We sit in a conference room on red swivel chairs, quiet, motionless, eyes closed. We turn off our senses just like we turn down the house lights, switch off the television, and close the garage door at the end of the day. We become numb and detached from our bodies.

For the past eight weeks, I have been teaching a course on “Mindfulness” at the Meeman Center for Lifelong Learning at Rhodes College. Dr. Mark Muesse, a professor of philosophy at Rhodes and my co-instructor, tells the 18 adult students who are doctors, lawyers, professors and social workers, “We often live our lives in a state of mindlessness, constant generation of unnecessary thoughts and judgments which separate us from the present.” He adds, “We need to achieve a state of mindfulness, a state of moment-to-moment awareness.”

A student poses an obvious question: “How does one do this?”

“Through the techniques of meditation,” I explain.
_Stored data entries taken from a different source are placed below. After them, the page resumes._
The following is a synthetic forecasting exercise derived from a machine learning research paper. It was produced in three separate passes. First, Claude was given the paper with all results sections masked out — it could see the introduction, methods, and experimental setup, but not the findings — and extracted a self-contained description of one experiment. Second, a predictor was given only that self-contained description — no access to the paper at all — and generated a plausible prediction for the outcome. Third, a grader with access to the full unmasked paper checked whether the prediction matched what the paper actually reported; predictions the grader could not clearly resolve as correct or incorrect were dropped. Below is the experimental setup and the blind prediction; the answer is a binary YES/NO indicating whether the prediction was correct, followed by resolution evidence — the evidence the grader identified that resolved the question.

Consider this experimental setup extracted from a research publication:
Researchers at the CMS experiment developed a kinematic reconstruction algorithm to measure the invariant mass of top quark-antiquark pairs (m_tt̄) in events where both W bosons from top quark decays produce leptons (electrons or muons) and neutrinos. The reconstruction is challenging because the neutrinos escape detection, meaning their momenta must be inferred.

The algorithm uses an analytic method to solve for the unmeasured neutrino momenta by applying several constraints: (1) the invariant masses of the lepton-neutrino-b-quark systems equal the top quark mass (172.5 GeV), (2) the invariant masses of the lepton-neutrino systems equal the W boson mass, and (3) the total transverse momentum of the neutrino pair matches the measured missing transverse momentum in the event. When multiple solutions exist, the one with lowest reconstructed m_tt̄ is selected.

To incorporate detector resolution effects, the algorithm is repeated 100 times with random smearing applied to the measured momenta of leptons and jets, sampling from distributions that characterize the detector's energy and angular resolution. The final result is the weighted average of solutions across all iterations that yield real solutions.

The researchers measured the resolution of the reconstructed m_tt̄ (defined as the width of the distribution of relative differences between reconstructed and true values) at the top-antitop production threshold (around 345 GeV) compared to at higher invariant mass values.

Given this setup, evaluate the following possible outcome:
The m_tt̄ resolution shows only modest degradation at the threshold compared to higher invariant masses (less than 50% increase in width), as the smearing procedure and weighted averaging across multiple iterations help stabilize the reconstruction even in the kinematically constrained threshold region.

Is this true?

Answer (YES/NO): NO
Practitioners have developed hundreds of types of meditation over millennia and across religious traditions. These practices can be lumped into three broad categories:

Focused attention: When we focus on an object or activity such as our breathing;

Open monitoring: When we observe our mind without any judgment;

Self transcendence: When we go into a state of no thoughts.

This is all too didactic and a bit mind-numbing, so we go on a test drive of a meditative experience.

We begin with a comfortable posture and gently close our eyes. We take deep breaths, focusing our attention on our breathing. Then, turning our attention to our mind, we observe and monitor our thoughts without judgment, as if we are sitting on a riverbank watching sailboats pass. Then we engross and transcend ourselves in the precious, almost blissful, moments of extreme serenity of the mind after the last thought is completed and before the next thought has generated.

At first it may seem hard, as our mind flips from one thing to another, but with just a few sessions, anyone can become comfortable.

“It is not hard to do,” I say, as I guide the class through the 10-minute meditative exercise.

Meditation is not an unnatural or a foreign practice; rather, it is a training.

Just as we are able to control our arm to throw a baseball or control our diaphragm to take three deep inhalations, so we can bring control to our mind.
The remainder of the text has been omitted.